Chronic pain patients have a very high risk of becoming addicted to opioids if they are also coping with a mood disorder. A 2017 study found most patients — 81 percent — whose addiction started with a chronic pain problem also had a mental health disorder. Another study found patients on morphine experience 40 percent less pain relief from the drug if they have mood disorder. They need more drugs to get the same benefits.
People with mood disorders alone are also more likely to abuse opioids. A 2012 survey found patients with depression were twice as likely to misuse their opioid medications.
“So, not only does a mood disorder affect a person’s addiction potential, but it also influences if the opioids will successfully treat their pain,” Cahill said.
Meanwhile, the country is living through sad times. Some research suggests social isolation is on the rise. While the opioid epidemic started long before the recession, job loss has been linked to a higher likelihood of addiction, with every 1 percent increase in unemployment linked to a 3.6 percent rise in the opioid-death rate.
Can the brain swing back?
As an opioid disorder progresses, a person needs a higher quantity of the drugs to keep withdrawal at bay.
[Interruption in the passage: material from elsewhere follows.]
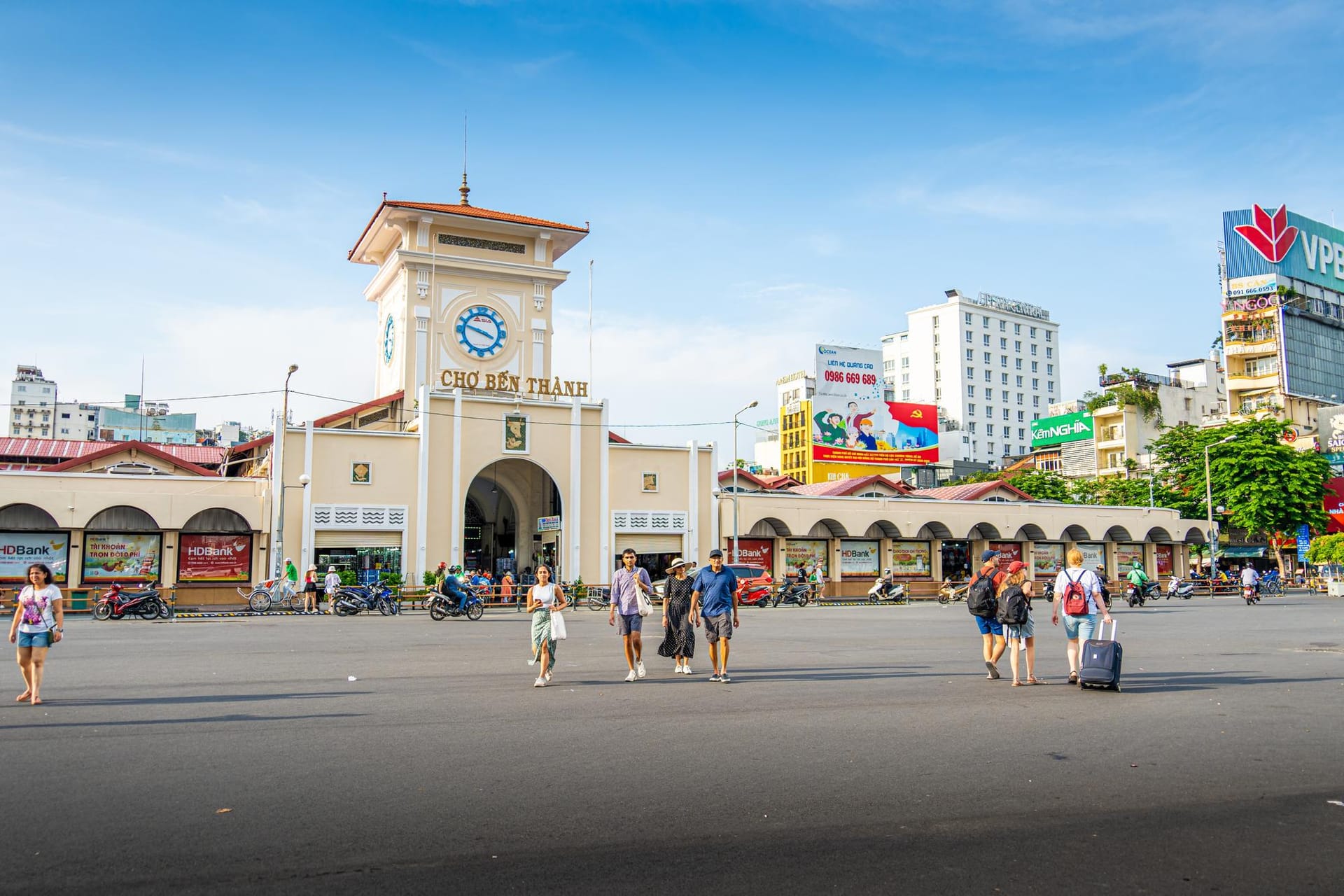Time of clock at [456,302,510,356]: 3:48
A person typically overdoses when they take so much of the drug that the brain stem slows breathing until it stops, Kosten said.
Many physicians have turned to opioid replacement therapy, a technique that swaps highly potent and addictive drugs like heroin with compounds like methadone or buprenorphine (an ingredient in Suboxone).
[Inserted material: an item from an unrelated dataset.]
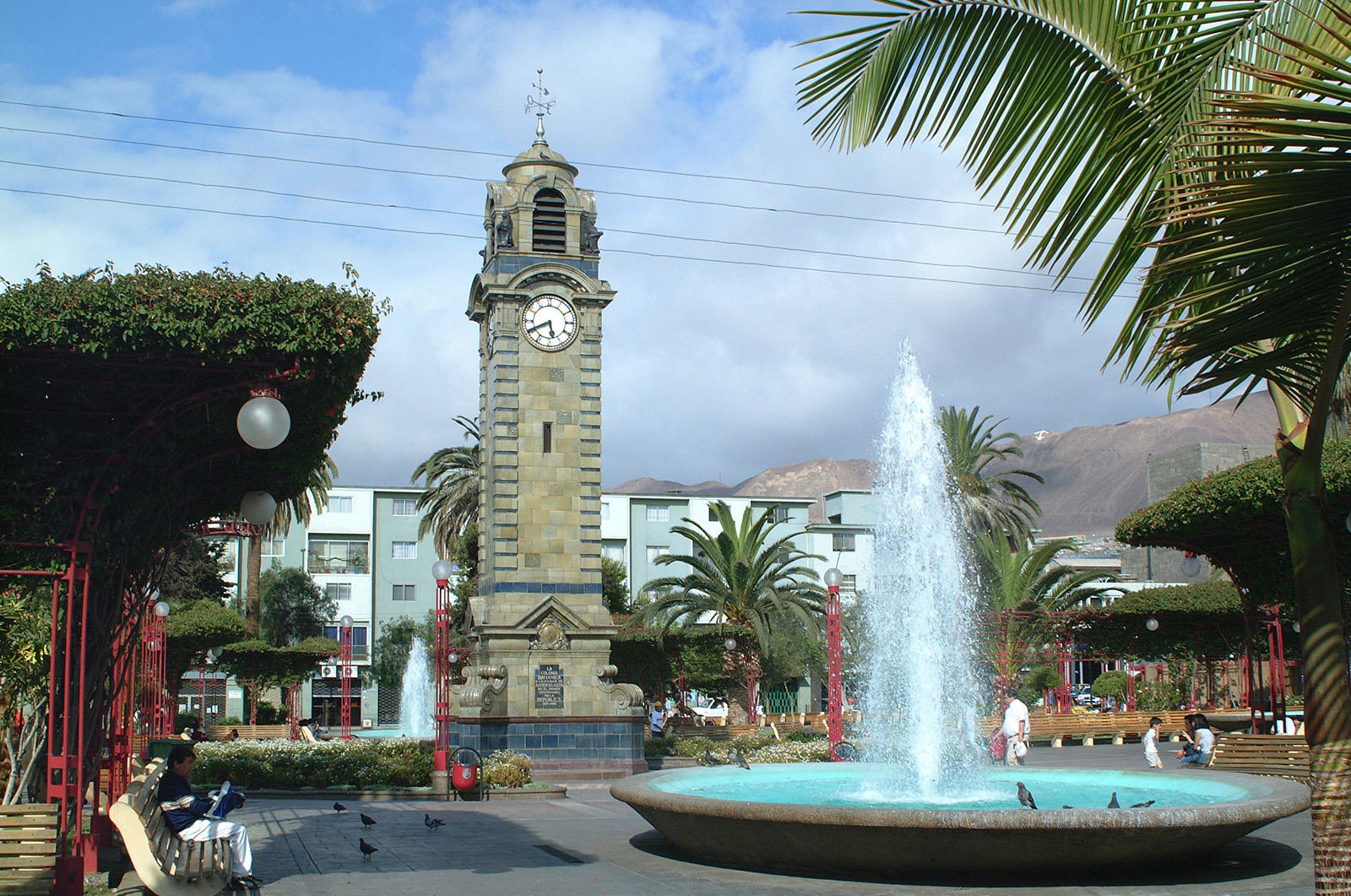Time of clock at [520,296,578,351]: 5:40
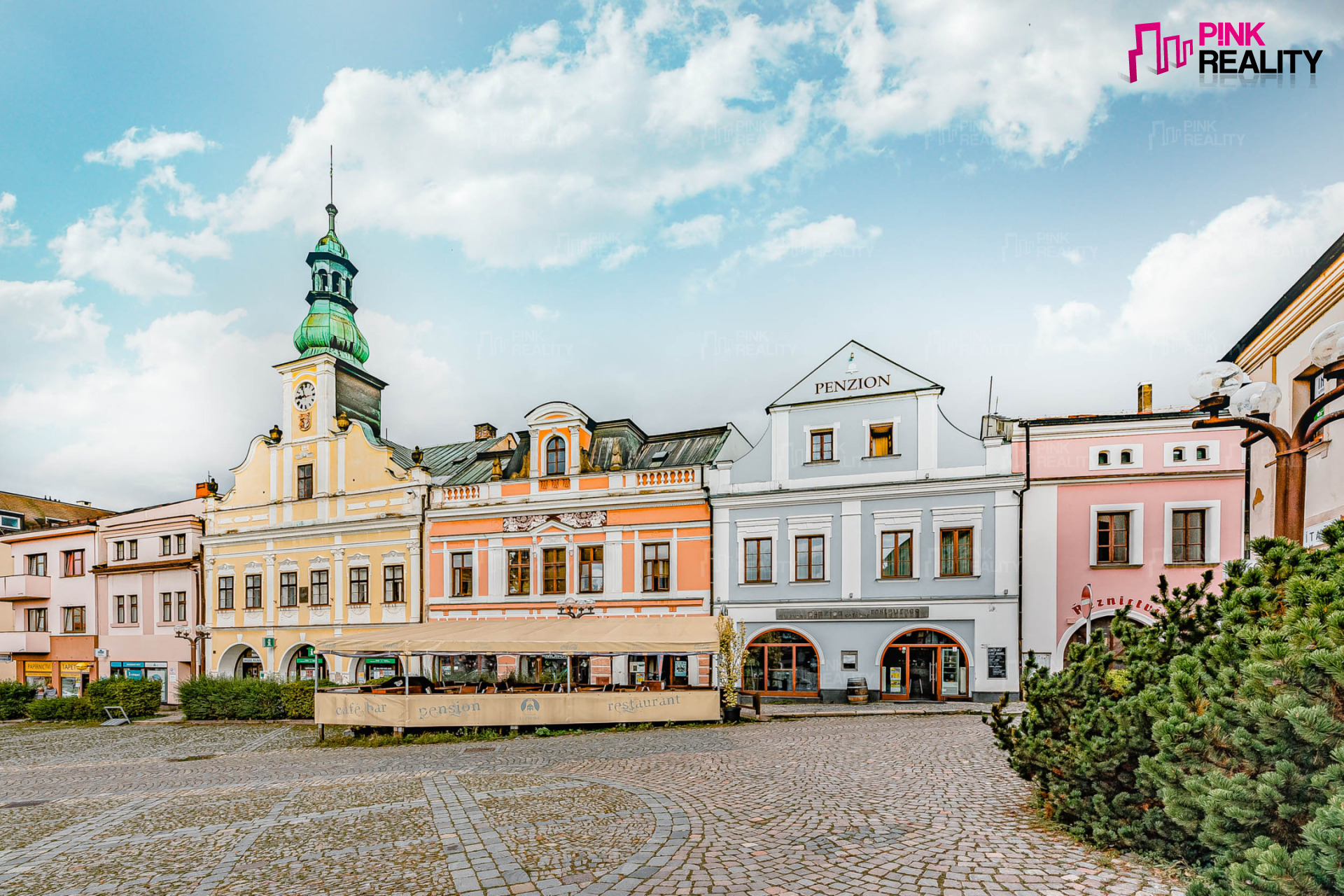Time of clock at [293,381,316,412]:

These substitutes outcompete heroin when they reach the opioid receptors, but do not activate the receptors to the same degree. By doing so, they reduce a person’s chances for overdosing. These replacement medications also stick to the receptors for a longer period of time, which curtails withdrawal symptoms. Buprenorphine, for instance, binds to a receptor for 80 minutes while morphine only hangs on for a few milliseconds.
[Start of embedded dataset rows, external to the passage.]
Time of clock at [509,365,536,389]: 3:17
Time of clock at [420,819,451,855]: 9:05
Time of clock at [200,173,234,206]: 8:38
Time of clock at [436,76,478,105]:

For some, this solution is not perfect. The patients need to remain on the replacements for the foreseeable future, and some recovery communities are divided over whether treating opioids with more opioids can solve the crisis. Plus, opioid replacement therapy does not work for fentanyl, the synthetic opioid that now kills more Americans than heroin. Kosten’s lab is one of many working on a opioid vaccine that would direct a person’s immune system to clear drugs like fentanyl before they can enter the brain. But those are years away from use in humans.
And Evans and Cahill said many clinics in Southern California are combining psychological therapy with opioid replacement prescriptions to combat the mood aspects of the epidemic.
“I don’t think there’s going to be a magic bullet on this one,” Evans said. “It’s really an issue of looking after society and looking after of people’s psyches rather than just treatment.